'Earth Crisis' by Shepard Fairey, 2019
Set of 2 artist-used spray cans during the completion of the 'Earth Crisis' mural on 8 Aug. 2019 in Vancouver, CA
7.5 x 2.5 Inches (each can)
5.5 x 7.5 x 3 Inches (display box)
Open Edition (Sold Out).
Comes in clear display box with images and details about the items.
Also includes original COA and matching tamper-proof hologram decals.
ABOUT THE ART
"Anyone that wants to deny climate change has to admit that they also don't believe in science and that they are looking to justify their complacency on the issue," artist-activist Shepard Fairey says.
A towering mural created to ignite thought and conversation about the global climate crisis has brought new beauty to the face of a downtown Vancouver tower.
The Burrard Arts Foundation on Thursday unveiled “Earth Justice” as the inaugural piece for its rotating Surface Series. The 10,000 square-foot blue, turquoise and white piece features a globe ringed by a flower and supported by two hands, surrounded by stripes, foliage and broken chains. It covers 20 stories of the west-facing wall of The Burrard Building at 1030 West Georgia.
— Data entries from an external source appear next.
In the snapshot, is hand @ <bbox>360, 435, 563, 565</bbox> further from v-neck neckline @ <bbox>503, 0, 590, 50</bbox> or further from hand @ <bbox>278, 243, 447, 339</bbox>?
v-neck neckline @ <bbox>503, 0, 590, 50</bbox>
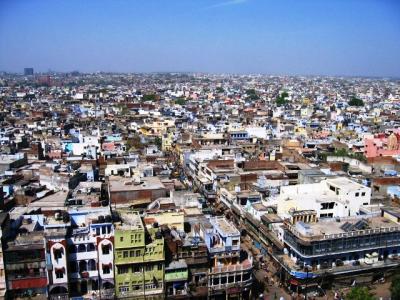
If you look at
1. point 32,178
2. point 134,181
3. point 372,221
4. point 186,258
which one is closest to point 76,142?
point 32,178

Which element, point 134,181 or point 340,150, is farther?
point 340,150

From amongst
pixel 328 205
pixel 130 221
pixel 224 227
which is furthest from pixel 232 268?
pixel 328 205

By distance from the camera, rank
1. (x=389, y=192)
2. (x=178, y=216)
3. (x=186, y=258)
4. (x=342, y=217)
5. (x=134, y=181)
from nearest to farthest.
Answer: (x=186, y=258) → (x=178, y=216) → (x=342, y=217) → (x=134, y=181) → (x=389, y=192)

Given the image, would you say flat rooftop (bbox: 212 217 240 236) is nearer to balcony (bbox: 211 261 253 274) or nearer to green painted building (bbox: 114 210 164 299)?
balcony (bbox: 211 261 253 274)

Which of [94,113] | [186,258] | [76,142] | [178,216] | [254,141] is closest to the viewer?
[186,258]

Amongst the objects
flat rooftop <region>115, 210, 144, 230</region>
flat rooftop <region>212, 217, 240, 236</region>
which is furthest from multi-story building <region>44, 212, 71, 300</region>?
flat rooftop <region>212, 217, 240, 236</region>

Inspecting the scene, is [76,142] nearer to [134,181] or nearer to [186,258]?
[134,181]

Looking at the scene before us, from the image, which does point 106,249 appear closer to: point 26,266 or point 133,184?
point 26,266

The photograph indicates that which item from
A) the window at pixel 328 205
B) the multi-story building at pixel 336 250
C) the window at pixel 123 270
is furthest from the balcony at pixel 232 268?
the window at pixel 328 205
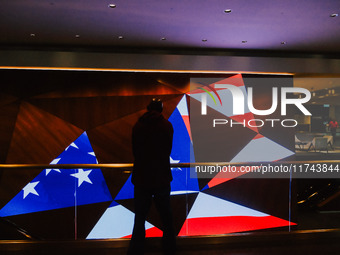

The artist, 49-year-old Shepard Fairey, is a social activist from the United States whose Barack Obama “Hope” poster went viral during the 2008 presidential election. He is also widely known for his OBEY GIANT art campaign, now in its 30th year, which is represented near the bottom of the mural.
Fairey said the mural — part of his Earth Crisis series — is a call for people to respect and nurture the planet, and understand that how we treat it will have impacts for future generations.
“It’s the epitome of what I am passionate about and it’s an incredible opportunity to engage with the public on a large scale that literally transforms the landscape and, I think, can spark an important conversation,” he said.
Fairey is encouraged by work in Vancouver to protect the environment.But he also hopes the mural will cause cynics and critics to at least question why they are reacting that way.
“I think that art does have the potential to change people’s minds,” he said.
“You can find an angle to dismiss practically everything — life is meaningless, when you get down to it, except for the meaning that you create. I think that when a piece of art appeals and impacts a person emotionally … that leads also to, even if it’s subconscious, an intellectual process.”